Disturbing London is an entertainment company founded by cousins Dumi Oburota and Tinie Tempah in 2006. Whilst operating primarily as a record label, the company also has arms in brand consultancy, artist management, event management, music publishing and fashion label. Co-founder Dumi Oburota was included in the 2019 edition of the Powerlist, ranking the 100 most influential Black Britons.

==Joint Venture with Parlophone==
In May 2018, it was announced that German-British record label Parlophone Records had signed 'an exclusive label partnership with Disturbing London,' with Parlophone co-president Mark Mitchell saying:

'It is a true joint venture, they will remain the A&R, the talent and artist relationship side. We'll amplify their A&R decisions through marketing, international and promotions around the globe.'

==Brand Collaborations==

===Nike===
In July 2012, Disturbing London collaborated with Nike to release a special edition Disturbing London x Nike Blazer Mid LR. Limited to 60 pairs, the shoes were distributed in six different locations across London with both Tinie Tempah and Nike giving out clues for fans to locate the shoes across their Twitter accounts.

### ENTRIES SHOWN
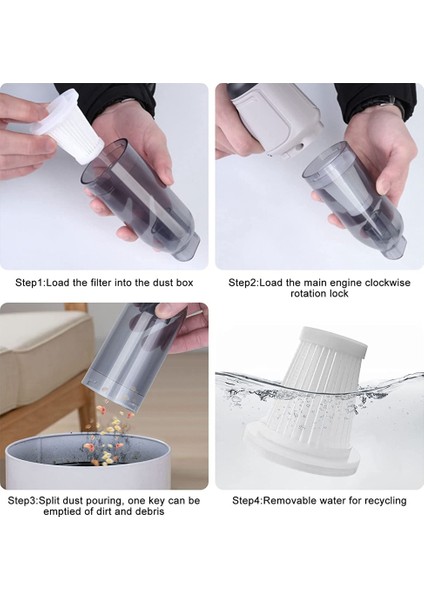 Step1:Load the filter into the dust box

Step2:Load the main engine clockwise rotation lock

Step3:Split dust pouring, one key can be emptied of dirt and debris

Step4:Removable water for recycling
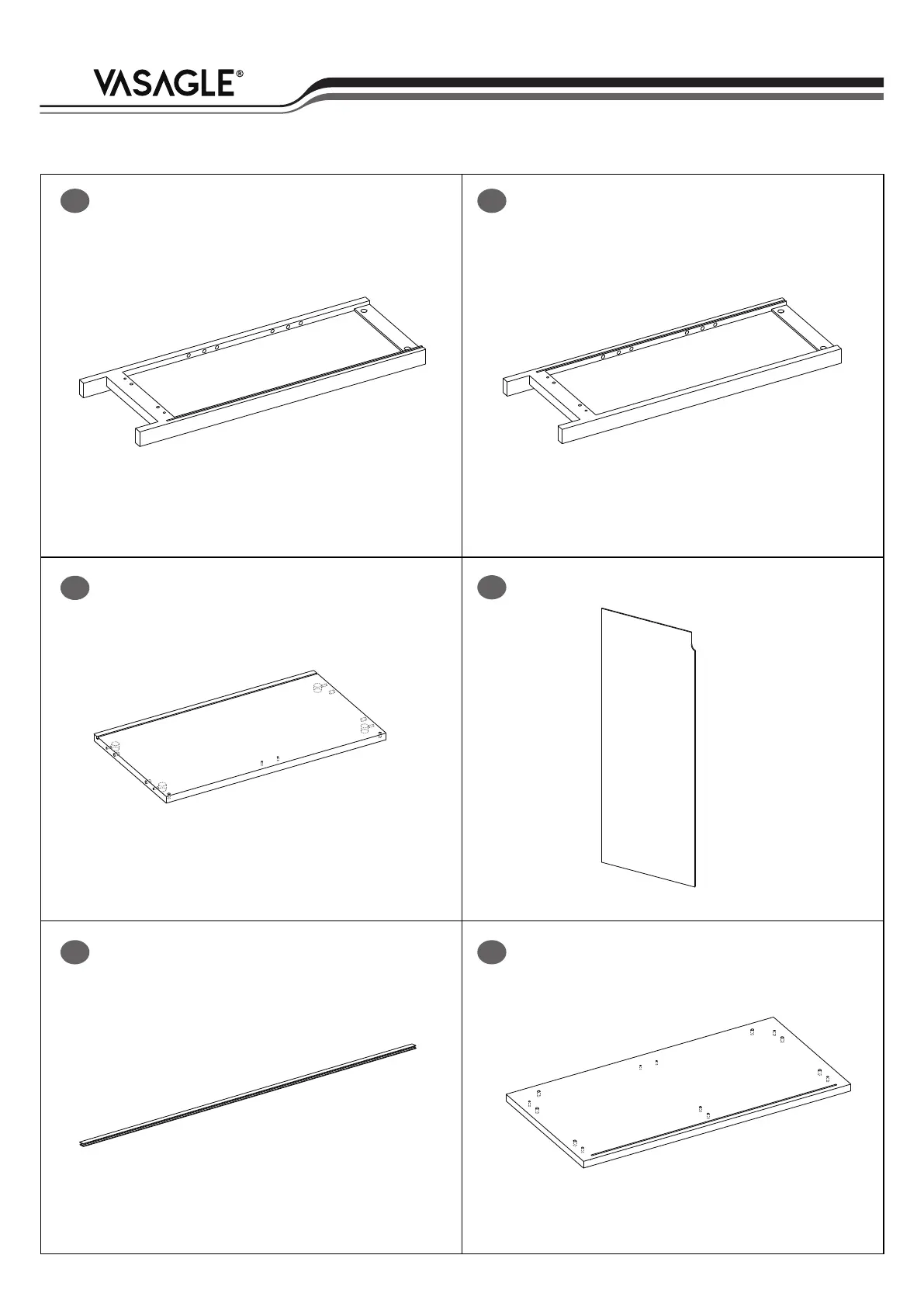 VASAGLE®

### EXERCISE REQUIREMENTS
a – Apart from its work as a record label, what business areas does the text about Disturbing London say the company has arms in? List all of them.
b – Retype the passage of the text about Disturbing London from "Disturbing London is" to "influential Black Britons.".
The listing has no connection to the text about Disturbing London.

### SOLUTIONS IN ORDER
a –
- Brand consultancy
- Artist management
- Event management
- Music publishing
- Fashion label

b –
Disturbing London is an entertainment company founded by cousins Dumi Oburota and Tinie Tempah in 2006. Whilst operating primarily as a record label, the company also has arms in brand consultancy, artist management, event management, music publishing and fashion label. Co-founder Dumi Oburota was included in the 2019 edition of the Powerlist, ranking the 100 most influential Black Britons.